Énoncé rédigé 1:
Selon le passage sur la famille Cailleux, pour quelle raison Jean Cailleux, son épouse et leurs enfants se réfugient-ils dans les Deux-Sèvres début décembre 1943 ?
Énoncé rédigé 2:
Recopiez un extrait du passage sur la famille Cailleux, en commençant aux mots « Néanmoins, Jean Cailleux » et en vous arrêtant après « de Paul. (6) ».

Passage choisi:
===

Début décembre 1943, un an après l’épisode de l’arrestation de Marguerite, craignant une éventuelle aryanisation de la galerie du fait des origines de sa mère, Jean Cailleux, son épouse Daria Kamenka, née à Saint-Pétersbourg, et leurs enfants Marianne, Catherine et Olivier, alors âgés de 7 ans et demi, 5 et 3 ans, se réfugient dans les Deux-Sèvres par l’intermédiaire du pasteur Yan Roullet qui sera arrêté plus tard pour faits de résistance. Ils seront accueillis chez les Simon, une famille du petit village de Thorigné. 

Daria effectuait des traductions pour les protestants, majoritaires dans le pays Mellois. Dans les années soixante, sous le nom de Daria Olivier, madame Cailleux publiera plusieurs romans historiques consacrés à sa Russie natale. (5)

Néanmoins, Jean Cailleux ira témoigner devant le tribunal militaire de Paris, au procès de l’ERR (Einsatzsab Reichsleiter Rosenberg). « C'est lors du procès de Lohse que mon père a témoigné en sa faveur. Dans l’article déjà ancien de la revue L'Oeil, « Dans les ténèbres du Docteur Lohse », on explique que Lohse, sentant probablement le vent tourner, s'était vanté d'avoir fait libérer ma grand mère » souligne Sylvie Delbecq, la fille cadette de Jean Cailleux, née en 1944, petite-fille de Paul. (6)


En 1960, lors des noces d’or de Marguerite 
et Paul Cailleux, mariés le 1er octobre 1910.

===

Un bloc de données
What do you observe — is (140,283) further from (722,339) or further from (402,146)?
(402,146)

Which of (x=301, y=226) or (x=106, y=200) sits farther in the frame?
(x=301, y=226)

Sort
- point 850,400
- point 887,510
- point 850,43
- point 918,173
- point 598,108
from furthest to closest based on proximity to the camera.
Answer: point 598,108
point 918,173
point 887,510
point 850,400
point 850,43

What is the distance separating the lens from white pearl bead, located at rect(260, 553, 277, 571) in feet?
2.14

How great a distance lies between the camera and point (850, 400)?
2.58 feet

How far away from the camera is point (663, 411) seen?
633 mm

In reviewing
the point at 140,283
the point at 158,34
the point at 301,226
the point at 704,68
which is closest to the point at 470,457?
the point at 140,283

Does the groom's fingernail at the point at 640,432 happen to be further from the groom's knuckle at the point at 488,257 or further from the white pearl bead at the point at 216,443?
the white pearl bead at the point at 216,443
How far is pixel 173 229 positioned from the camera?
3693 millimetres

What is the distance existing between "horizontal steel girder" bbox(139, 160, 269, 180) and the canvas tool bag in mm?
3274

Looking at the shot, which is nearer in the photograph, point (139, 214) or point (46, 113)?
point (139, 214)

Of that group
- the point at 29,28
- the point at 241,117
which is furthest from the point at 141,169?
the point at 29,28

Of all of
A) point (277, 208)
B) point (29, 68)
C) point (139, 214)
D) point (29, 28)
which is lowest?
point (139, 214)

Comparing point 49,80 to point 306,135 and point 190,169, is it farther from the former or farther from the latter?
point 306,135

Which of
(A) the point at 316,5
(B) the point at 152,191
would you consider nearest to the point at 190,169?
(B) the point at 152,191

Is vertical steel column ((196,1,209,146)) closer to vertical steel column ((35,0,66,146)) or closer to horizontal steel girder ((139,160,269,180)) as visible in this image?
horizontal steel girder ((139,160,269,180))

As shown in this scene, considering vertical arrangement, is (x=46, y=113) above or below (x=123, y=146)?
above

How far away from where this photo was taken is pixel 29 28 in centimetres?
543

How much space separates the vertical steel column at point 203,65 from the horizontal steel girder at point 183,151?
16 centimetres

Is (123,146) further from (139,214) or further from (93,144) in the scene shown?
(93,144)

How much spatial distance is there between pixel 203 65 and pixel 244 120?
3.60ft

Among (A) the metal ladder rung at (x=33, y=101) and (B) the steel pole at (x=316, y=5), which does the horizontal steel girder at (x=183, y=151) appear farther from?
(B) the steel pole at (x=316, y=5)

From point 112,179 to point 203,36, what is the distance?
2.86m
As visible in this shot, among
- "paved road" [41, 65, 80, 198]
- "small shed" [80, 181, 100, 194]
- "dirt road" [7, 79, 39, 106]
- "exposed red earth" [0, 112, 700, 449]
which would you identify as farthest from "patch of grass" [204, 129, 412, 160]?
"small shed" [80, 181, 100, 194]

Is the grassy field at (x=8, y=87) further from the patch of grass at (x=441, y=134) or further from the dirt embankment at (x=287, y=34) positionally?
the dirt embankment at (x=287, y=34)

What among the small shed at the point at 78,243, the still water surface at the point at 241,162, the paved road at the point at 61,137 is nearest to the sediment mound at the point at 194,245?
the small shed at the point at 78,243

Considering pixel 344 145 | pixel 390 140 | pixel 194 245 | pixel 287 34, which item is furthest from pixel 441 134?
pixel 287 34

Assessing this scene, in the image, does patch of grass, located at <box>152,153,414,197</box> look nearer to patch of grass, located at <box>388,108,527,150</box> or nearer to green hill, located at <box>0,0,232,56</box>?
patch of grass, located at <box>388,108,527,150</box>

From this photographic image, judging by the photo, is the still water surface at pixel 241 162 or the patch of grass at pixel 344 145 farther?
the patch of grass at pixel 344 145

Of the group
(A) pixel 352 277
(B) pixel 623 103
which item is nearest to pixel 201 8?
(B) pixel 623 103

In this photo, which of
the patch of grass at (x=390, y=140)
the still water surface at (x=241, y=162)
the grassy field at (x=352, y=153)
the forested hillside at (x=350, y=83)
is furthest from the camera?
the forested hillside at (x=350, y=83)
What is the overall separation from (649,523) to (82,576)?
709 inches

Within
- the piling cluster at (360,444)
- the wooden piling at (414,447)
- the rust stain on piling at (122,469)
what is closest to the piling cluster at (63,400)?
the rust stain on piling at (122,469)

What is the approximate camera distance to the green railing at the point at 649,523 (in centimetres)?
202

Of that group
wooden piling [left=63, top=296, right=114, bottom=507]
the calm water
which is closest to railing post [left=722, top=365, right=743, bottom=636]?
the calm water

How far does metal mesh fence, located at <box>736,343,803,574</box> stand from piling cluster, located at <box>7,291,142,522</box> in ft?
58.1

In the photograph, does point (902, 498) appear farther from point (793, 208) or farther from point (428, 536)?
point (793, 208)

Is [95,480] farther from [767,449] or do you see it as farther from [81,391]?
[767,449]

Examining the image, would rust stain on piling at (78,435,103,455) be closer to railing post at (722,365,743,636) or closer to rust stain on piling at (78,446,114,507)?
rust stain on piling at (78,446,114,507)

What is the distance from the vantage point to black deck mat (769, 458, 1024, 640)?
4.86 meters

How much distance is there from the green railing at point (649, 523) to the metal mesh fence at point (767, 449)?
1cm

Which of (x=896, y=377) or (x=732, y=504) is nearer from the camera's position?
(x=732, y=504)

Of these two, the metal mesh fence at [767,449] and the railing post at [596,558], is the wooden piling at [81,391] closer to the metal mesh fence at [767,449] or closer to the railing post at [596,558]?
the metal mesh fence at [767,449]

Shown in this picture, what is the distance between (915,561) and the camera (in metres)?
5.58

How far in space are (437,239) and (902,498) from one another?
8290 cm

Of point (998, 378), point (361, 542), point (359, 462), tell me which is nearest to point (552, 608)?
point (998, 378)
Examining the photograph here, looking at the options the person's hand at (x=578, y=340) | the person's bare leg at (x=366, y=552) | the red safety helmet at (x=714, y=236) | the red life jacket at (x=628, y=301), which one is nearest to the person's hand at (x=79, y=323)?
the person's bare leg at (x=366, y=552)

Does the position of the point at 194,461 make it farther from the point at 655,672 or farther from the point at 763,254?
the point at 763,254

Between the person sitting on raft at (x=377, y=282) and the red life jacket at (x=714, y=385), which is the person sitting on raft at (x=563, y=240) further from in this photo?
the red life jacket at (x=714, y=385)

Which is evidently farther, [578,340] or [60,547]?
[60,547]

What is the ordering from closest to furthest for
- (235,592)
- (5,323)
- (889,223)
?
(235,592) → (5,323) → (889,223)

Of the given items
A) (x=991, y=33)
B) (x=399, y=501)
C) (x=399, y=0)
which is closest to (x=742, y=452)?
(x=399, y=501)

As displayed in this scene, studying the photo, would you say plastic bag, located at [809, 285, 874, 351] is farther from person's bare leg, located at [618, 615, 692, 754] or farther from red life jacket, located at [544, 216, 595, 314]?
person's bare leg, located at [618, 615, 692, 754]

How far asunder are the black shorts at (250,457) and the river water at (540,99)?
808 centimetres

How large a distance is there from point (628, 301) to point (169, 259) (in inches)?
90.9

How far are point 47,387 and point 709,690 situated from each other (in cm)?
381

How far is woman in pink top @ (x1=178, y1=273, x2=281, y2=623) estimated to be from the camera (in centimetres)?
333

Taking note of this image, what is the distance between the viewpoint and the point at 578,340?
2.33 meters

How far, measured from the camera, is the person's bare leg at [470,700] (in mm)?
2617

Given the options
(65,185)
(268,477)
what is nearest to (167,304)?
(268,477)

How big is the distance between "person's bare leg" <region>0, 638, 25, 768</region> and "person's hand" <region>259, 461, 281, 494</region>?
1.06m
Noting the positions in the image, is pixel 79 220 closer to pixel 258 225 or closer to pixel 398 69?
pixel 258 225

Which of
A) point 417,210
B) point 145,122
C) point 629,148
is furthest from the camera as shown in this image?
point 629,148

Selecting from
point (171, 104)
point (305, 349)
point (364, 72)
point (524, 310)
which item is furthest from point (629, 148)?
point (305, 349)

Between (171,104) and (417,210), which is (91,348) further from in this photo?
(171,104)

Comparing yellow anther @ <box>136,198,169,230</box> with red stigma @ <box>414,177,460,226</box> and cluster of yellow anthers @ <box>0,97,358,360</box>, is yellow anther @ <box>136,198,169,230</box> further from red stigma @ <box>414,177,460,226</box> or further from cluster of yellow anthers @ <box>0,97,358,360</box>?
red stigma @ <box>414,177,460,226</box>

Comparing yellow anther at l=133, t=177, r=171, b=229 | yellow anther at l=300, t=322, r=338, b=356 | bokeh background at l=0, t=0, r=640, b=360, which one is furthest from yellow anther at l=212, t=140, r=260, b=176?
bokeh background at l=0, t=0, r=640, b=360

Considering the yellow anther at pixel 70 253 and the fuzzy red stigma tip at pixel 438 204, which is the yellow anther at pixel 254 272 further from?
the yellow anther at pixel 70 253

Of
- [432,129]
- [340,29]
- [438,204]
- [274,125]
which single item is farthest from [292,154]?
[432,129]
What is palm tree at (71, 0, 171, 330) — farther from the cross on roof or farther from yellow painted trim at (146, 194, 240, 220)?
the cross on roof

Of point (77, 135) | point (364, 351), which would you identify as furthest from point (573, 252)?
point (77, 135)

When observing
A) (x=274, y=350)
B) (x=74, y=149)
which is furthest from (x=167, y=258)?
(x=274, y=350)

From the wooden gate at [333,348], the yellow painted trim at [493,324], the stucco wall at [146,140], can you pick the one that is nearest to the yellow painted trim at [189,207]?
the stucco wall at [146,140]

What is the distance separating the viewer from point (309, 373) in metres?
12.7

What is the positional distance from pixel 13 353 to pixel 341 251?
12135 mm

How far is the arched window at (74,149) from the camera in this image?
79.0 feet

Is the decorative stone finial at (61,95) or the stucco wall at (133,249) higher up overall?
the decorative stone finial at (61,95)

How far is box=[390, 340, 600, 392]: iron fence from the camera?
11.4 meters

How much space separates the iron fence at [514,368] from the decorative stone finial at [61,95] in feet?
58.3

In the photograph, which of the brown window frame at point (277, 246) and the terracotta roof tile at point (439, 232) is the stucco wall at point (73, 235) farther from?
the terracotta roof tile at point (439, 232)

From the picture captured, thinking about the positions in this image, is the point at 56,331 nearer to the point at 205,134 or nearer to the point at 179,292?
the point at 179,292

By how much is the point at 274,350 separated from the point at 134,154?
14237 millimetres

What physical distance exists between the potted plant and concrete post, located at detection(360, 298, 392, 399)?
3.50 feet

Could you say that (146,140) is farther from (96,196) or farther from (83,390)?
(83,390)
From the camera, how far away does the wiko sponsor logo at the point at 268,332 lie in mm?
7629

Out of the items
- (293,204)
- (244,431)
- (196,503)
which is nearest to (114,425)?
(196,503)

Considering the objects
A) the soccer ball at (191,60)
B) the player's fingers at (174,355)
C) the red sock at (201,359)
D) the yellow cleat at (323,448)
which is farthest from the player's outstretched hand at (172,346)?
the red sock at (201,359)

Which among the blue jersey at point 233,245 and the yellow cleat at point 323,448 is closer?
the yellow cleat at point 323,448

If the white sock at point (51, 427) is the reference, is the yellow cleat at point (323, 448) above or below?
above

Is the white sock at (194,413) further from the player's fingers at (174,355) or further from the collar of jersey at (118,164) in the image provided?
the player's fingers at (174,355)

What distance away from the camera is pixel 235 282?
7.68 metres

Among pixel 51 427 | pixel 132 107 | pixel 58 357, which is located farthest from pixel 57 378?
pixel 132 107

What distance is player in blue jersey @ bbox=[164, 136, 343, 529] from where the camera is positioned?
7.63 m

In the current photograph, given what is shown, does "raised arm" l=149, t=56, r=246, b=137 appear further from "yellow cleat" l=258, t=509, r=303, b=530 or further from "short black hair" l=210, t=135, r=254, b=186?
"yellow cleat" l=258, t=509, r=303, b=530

===

Réponse complète 1:
Ils craignaient une éventuelle aryanisation de la galerie en raison des origines de la mère de Jean Cailleux.

Réponse complète 2:
Néanmoins, Jean Cailleux ira témoigner devant le tribunal militaire de Paris, au procès de l’ERR (Einsatzsab Reichsleiter Rosenberg). « C'est lors du procès de Lohse que mon père a témoigné en sa faveur. Dans l’article déjà ancien de la revue L'Oeil, « Dans les ténèbres du Docteur Lohse », on explique que Lohse, sentant probablement le vent tourner, s'était vanté d'avoir fait libérer ma grand mère » souligne Sylvie Delbecq, la fille cadette de Jean Cailleux, née en 1944, petite-fille de Paul. (6)